This is a pretty good topic to me, because generally I am a cry baby! I have gotten better about not letting stuff get to me, but lets face it, it still happens! Sometimes you just have to have a big cry and get things out! As many of you know I woke up last year one day in July crying and just couldn’t stop because of all the little things and a few big things that had built up for so long! I know that it helped me to realize sometimes you can’t handle everything on your own that has been thrown at you and that you might need some help along the way. For me that meant taking ST.Johns Wort , which I totally recommend if you have a little bit of the “blues” or even what I would call a meltdown. After I took the pills for just a few days I started noticing that I was back to my old self. At first I was worried that it would make me into some happy go lucky person which I have really never been lol. I just wanted ME back and it worked out.

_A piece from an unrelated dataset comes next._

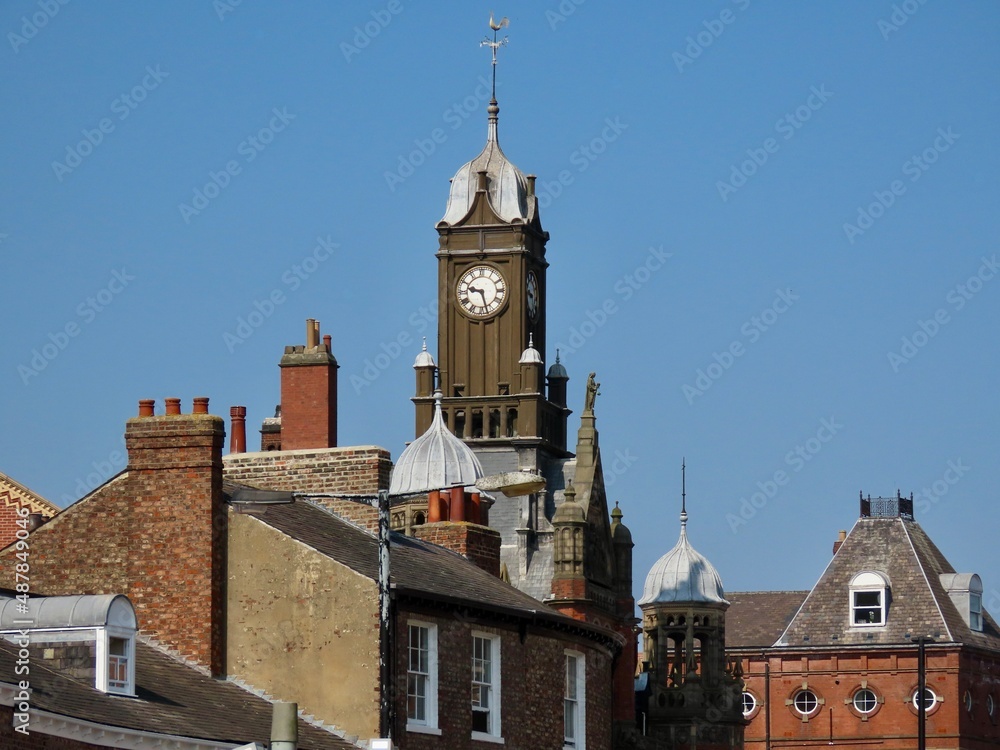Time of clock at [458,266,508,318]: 9:27
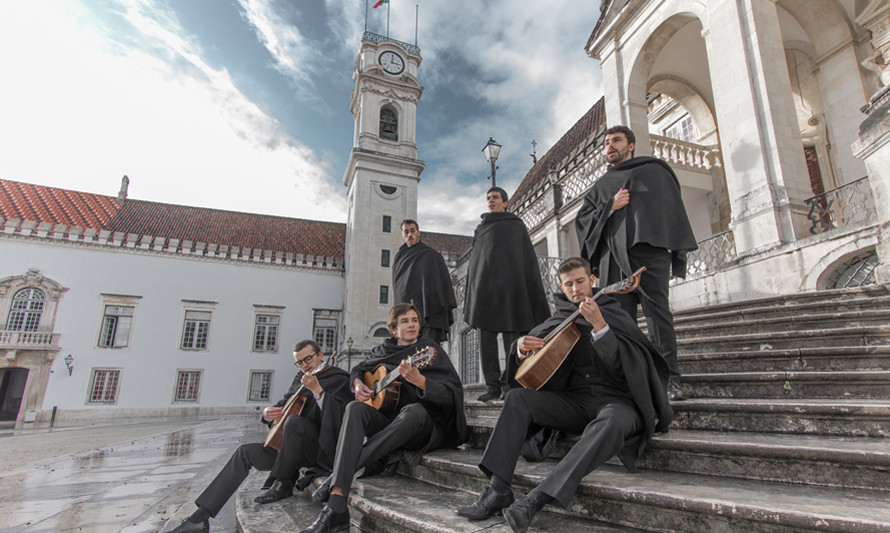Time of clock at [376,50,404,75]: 3:00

The last time though that I remember crying was during the time we were moving in here back in late april/early may. Moving is just so seriously stressful, and with me just really getting back to semi-normal after my winter blues, I hadn’t really started getting up early or anything like that yet. So I was getting up when David left and working myself to death to pack things and then coming over here and unpacking and back and forth for about 5 days or so. Trying to figure out what went where and what needed to go in certain loads/certain times and listening to everyones thoughts and opinions drove me nuts. My mom and David and I all 3 had different ideas about how things should be done of course and then there was head butting and I just couldn’t stand it! One day my mom was really aggravated and she kind of went off about how David was having an attitude and was unappreciative and if it wasn’t for her helping me at the same time she would quit doing it.
Well I totally jumped down davids throat about it and he was still being crazy (which he does this every time we move so you know I am semi used to it) but I just hated he was being so disrespectful when people were trying to help so after the fact he ended up having a really bad dream and a bad panic attack and I was pretty worried so I cried the next day when no one was around and got it all out.